Recode broke the news, reporting the acquisition price was $135 million and would cover all seven of Gawker’s websites. The company’s founder Nick Denton confirmed the deal in an email to reporters:
Gawker Media Group has agreed this evening to sell our business and popular brands to Univision, one of America’s largest media companies that is rapidly assembling the leading digital media group for millennial and multicultural audiences. I am pleased that our employees are protected and will continue their work under new ownership — disentangled from the legal campaign against the company.
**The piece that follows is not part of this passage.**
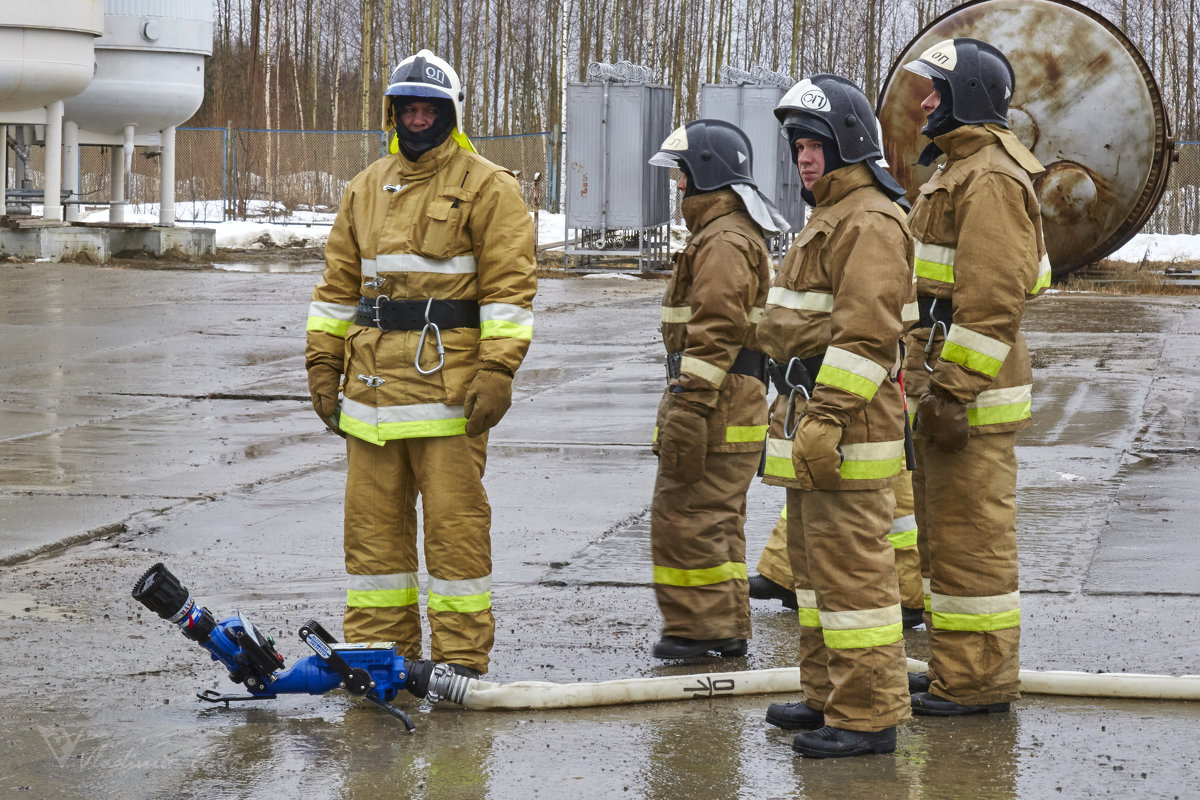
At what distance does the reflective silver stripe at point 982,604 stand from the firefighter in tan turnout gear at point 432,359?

We could not have picked an acquirer more devoted to vibrant journalism.
Best known for its Spanish-language TV network, Univision isn’t the most obvious acquirer, but it also owns Fusion and recently invested in The Onion. (Gawker, by the way, posted what were supposedly internal screenshots of some underwhelming traffic numbers at Fusion.)
The sale is the result of Gawker’s defeat in a lawsuit by Terry Bollea, a.k.a. wrestler Hulk Hogan, who sued the company after it published a clip of a sex tape featuring Hogan. Hogan’s lawsuit was bankrolled, in part, by venture capitalist Peter Thiel, who recently wrote an op-ed for The New York Times arguing that the case is about protecting privacy and gay rights.
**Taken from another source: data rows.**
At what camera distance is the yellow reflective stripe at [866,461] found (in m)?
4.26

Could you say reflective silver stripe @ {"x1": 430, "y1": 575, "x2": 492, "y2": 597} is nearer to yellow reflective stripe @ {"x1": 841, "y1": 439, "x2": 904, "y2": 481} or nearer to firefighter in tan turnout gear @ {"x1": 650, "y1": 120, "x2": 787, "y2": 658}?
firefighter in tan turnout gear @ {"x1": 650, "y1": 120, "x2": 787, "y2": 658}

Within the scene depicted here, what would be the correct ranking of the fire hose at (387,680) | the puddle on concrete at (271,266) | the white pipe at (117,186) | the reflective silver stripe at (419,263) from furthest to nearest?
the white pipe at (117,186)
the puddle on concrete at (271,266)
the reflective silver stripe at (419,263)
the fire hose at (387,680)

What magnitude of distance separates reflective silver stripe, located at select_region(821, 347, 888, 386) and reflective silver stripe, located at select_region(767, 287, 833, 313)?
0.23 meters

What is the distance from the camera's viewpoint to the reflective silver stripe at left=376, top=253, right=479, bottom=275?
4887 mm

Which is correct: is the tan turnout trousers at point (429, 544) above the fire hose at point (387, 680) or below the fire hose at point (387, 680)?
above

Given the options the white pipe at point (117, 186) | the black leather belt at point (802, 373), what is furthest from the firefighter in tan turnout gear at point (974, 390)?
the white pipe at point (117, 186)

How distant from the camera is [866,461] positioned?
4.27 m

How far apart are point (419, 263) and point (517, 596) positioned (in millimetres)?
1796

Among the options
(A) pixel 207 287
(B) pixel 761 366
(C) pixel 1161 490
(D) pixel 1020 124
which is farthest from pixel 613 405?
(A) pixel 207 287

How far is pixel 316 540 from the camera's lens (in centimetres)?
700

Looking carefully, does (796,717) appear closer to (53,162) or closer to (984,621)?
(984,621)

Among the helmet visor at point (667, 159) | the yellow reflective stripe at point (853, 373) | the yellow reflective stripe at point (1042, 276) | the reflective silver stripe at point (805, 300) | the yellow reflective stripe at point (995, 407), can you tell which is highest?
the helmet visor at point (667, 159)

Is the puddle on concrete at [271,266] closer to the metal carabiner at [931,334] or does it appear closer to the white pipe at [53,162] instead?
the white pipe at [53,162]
A Florida jury sided with Hogan, awarding him $140 million. The company is appealing the decision, but the judge denied Gawker’s request to delay the payment. As a result, the company filed for bankruptcy in June and went up for auction.
Ziff Davis made a $90 million “stalking horse bid” that basically set the floor for the auction. Univision was reported to be the only other bidder — LittleThings also made a $10 million offer for Jezebel, but it was after the deadline.
The sale still need to be approved by a bankruptcy court judge.